◆ **PROBLEM TO SOLVE**:
Set out the records below as a Markdown table with the columns Row and Line. Put each nonblank line in its own row, in order, with its row number.

:::::

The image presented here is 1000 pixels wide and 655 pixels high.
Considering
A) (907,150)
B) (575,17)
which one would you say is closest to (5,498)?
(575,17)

:::::

◆ **WRITTEN ANSWER**:
| Row | Line |
|---|---|
| 1 | The image presented here is 1000 pixels wide and 655 pixels high. |
| 2 | Considering |
| 3 | A) (907,150) |
| 4 | B) (575,17) |
| 5 | which one would you say is closest to (5,498)? |
| 6 | (575,17) |